When garnets grow in mica-rich schists, they are more likely to expose the familiar parallelogram faces characteristic of dodecadehedral crystals. Or if the faces are hidden, muscovite or biotite can be removed to expose them. In recent years, WCGMC has visited a site in River Valley, Ontario to bring home almandine garnets hosted by a biotite schist that is pretty itself. The surfaces of those garnets are somewhat “keyed” as they grew into the host biotite, but they are highly reflective. In November of 2017, WCGMC members visited the Little Pine Garnet Mine in North Carolina where perfectly formed almandines are set in a chlorite-chloritoid schist. The green chloritoid crystals are actually porphyroblasts too.
Probably the second most common and popular porphyroblast among collectors is staurolite. There are numerous sites to collect staurolite in New England and WCGMC has been to a couple of them in Middlesex County, Connecticut.
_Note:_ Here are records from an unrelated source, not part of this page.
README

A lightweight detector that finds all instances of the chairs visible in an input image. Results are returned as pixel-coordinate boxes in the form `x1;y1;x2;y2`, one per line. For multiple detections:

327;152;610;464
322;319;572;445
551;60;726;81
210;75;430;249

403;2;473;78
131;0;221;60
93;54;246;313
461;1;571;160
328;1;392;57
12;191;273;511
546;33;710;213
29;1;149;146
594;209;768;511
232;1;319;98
Staurolite has a propensity to grow in very attractive twinned crystals, which are commonly referred to as “Fairy Stones”. There is even a state park in extreme western Virginia know as Fairy Stone State Park where twinned staurolites weather from the host rock and surface collecting of these crystals is permitted.
Other minerals that grow as porphyroblasts include tourmaline, hornblende, kyanite, andalusite, and cordierite. I mention tourmaline because WCGMC collected a really neat occurrence of metamorphic tourmaline in Chester, MA last summer, slender black dravite growing in a fine groundmass of corundum and magnetite (which is emery).
Another interesting metamorphic occurrence that I have visited occurs along the Moose River in the southern Adirondacks. Blue-grey cordierite occurs with the garnet there. Gem quality cordierite is called iolite; unfortunately no gem quality material in the Adirondacks! But, that same gneiss does contain a relatively rare porphyroblast. Prismatine is a complex magnesium-aluminum orthorhombic silicate that occurs as long black bladed crystals that resemble tourmaline, but are not!
Geologists can study the assemblage (or group) of metamorphic minerals present and use this to predict the temperature and pressure of the metamorphic process, perhaps the burial depth and therefore the amount of erosion that has occurred to bring them to the surface for us to collect. The chemical composition of porphyroblasts and the other minerals in the matrix provide evidence of the type of rock that was metamorphosed.